Le parcours peut être plus exigeant pour les personnes qui ont besoin d’un cadre très stable, de revenus immédiats ou d’un collectif quotidien. L’indépendance, la recherche de sponsors, la production régulière et la solitude demandent une énergie réelle.

Ces points ne sont pas des barrières. Ce sont des repères. Ils aident à choisir consciemment : se former, oui, mais avec une vision claire du terrain qui attend derrière la porte.

Podcasteuse ou podcaster : choisir d’apprendre en avançant

Un premier pas simple consiste à tester le métier avant de vous engager dans une formation longue ou coûteuse. Choisissez un sujet que vous maîtrisez ou qui vous anime. Identifiez trois personnes à interviewer. Enregistrez un premier épisode avec des moyens simples. Puis observez : avez-vous aimé préparer ? écouter ? relancer ? publier ? recommencer ?
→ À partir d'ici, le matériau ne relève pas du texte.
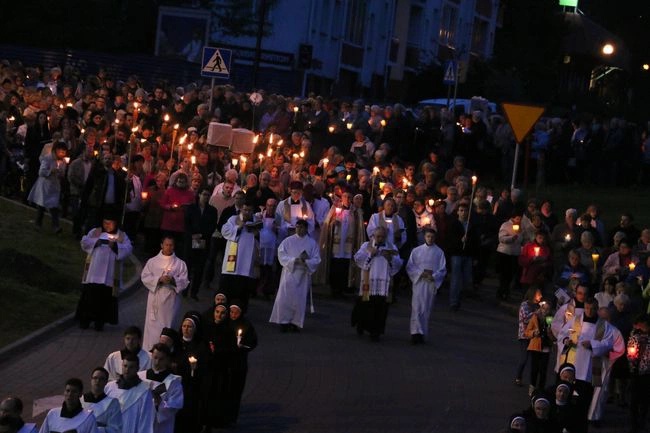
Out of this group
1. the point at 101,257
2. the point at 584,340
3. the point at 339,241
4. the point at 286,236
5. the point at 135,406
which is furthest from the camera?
the point at 339,241

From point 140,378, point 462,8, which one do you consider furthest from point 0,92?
point 462,8

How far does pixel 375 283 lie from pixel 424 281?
757mm

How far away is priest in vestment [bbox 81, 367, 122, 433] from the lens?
1502cm

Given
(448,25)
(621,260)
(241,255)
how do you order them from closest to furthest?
(241,255) < (621,260) < (448,25)

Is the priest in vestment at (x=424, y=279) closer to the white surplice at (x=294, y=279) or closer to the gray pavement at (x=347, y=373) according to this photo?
the gray pavement at (x=347, y=373)

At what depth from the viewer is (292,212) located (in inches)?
1083

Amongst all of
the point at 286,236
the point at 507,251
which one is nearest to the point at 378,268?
the point at 286,236

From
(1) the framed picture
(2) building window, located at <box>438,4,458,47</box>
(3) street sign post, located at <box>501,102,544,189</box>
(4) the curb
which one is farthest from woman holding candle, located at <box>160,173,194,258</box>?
(2) building window, located at <box>438,4,458,47</box>

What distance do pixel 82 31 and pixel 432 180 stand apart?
23.0 meters

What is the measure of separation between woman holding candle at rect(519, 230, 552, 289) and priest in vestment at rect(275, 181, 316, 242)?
3493 mm

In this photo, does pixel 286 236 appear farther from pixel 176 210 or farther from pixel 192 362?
pixel 192 362

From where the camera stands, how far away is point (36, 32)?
51750mm

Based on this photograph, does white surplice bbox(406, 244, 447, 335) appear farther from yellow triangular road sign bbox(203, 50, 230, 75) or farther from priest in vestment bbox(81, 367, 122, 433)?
priest in vestment bbox(81, 367, 122, 433)

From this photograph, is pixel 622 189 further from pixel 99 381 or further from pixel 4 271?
pixel 99 381
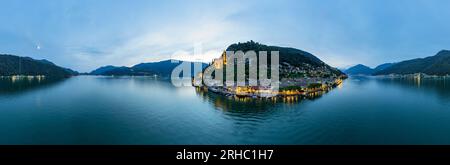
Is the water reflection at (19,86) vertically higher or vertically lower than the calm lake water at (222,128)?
higher

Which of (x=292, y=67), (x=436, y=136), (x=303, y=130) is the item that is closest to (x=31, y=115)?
(x=303, y=130)

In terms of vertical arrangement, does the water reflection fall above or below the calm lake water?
above

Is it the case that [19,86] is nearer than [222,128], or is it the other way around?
[222,128]

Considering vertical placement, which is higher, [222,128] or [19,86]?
[19,86]

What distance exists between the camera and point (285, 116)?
3878 centimetres

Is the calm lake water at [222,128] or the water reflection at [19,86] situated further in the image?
the water reflection at [19,86]

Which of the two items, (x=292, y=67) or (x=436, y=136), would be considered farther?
(x=292, y=67)

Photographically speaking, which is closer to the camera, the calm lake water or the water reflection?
the calm lake water
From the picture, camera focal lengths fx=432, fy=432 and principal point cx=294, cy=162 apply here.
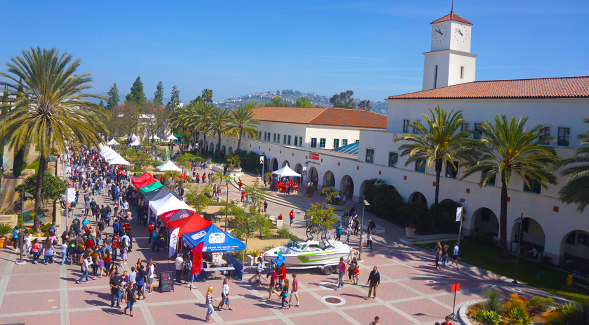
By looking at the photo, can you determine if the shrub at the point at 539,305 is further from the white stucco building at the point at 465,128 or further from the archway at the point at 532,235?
the archway at the point at 532,235

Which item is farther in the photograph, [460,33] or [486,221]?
[460,33]

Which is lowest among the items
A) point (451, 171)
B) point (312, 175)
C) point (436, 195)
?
point (312, 175)

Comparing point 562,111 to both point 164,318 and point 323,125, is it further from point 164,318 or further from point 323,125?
point 323,125

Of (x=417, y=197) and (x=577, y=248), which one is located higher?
(x=417, y=197)

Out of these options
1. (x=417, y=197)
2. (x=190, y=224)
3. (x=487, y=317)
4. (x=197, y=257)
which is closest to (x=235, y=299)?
(x=197, y=257)

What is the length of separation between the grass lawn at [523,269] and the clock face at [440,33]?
76.7 ft

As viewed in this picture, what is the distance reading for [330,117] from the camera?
57.2 meters

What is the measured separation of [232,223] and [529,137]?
738 inches

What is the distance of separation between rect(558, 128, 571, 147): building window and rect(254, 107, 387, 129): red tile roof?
31.4 metres

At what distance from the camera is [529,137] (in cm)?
2503

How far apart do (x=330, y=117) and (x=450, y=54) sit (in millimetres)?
18354

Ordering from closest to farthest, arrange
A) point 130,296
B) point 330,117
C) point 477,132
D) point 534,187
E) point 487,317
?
point 130,296 → point 487,317 → point 534,187 → point 477,132 → point 330,117

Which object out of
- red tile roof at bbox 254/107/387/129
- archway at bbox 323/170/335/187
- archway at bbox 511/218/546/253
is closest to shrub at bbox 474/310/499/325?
archway at bbox 511/218/546/253

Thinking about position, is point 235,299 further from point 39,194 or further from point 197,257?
point 39,194
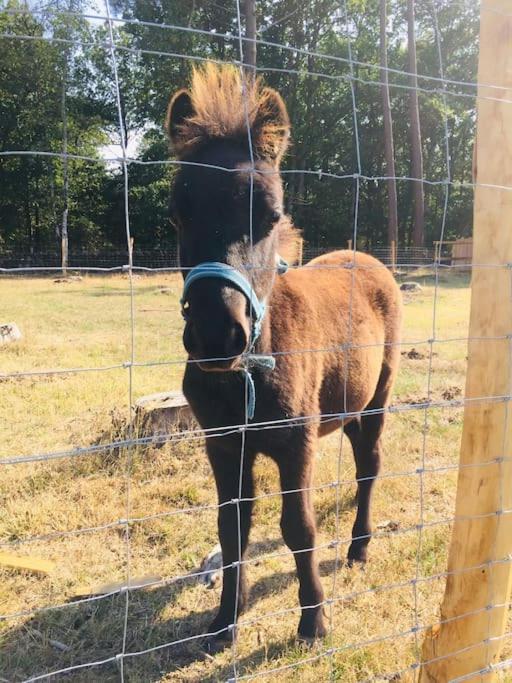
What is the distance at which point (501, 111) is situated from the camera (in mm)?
1860

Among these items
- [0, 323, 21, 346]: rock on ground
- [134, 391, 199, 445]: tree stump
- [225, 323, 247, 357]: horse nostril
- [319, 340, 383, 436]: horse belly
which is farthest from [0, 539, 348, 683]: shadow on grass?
[0, 323, 21, 346]: rock on ground

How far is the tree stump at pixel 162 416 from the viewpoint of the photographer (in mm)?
4496

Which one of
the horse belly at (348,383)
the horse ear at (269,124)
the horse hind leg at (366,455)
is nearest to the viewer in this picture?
the horse ear at (269,124)

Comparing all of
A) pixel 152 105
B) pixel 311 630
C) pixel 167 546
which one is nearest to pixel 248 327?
pixel 311 630

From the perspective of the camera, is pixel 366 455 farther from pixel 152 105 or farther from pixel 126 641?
pixel 152 105

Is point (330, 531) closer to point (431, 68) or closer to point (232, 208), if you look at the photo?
point (232, 208)

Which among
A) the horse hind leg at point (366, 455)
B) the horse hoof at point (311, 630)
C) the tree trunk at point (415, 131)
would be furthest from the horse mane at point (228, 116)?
the tree trunk at point (415, 131)

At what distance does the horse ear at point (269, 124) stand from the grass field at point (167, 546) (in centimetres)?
112

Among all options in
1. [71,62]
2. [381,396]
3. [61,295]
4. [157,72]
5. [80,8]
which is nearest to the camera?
[381,396]

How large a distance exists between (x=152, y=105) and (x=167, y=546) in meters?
25.8

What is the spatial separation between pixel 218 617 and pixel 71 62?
2940cm

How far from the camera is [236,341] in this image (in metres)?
1.88

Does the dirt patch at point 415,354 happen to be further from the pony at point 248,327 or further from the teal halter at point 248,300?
the teal halter at point 248,300

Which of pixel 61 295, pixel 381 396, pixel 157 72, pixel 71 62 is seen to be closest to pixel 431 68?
pixel 157 72
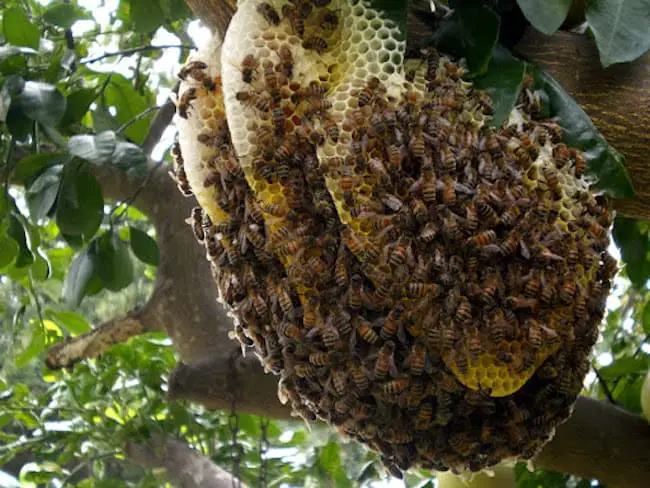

Vous pouvez aussi rencontrer une personne qui a lancé son podcast récemment. Demandez-lui ce qu’elle referait, ce qu’elle éviterait, combien de temps lui prend un épisode, comment elle se forme aujourd’hui. Ces échanges rendent le métier plus concret et plus vivant.

Le diplôme peut ouvrir une première porte. La pratique vous dira si vous avez envie de rester dans la pièce, d’y installer votre voix, puis d’y inviter une communauté. Se former, c’est ouvrir une porte. Le parcours se construit ensuite, pas à pas, entre apprentissage, pratique et rencontres.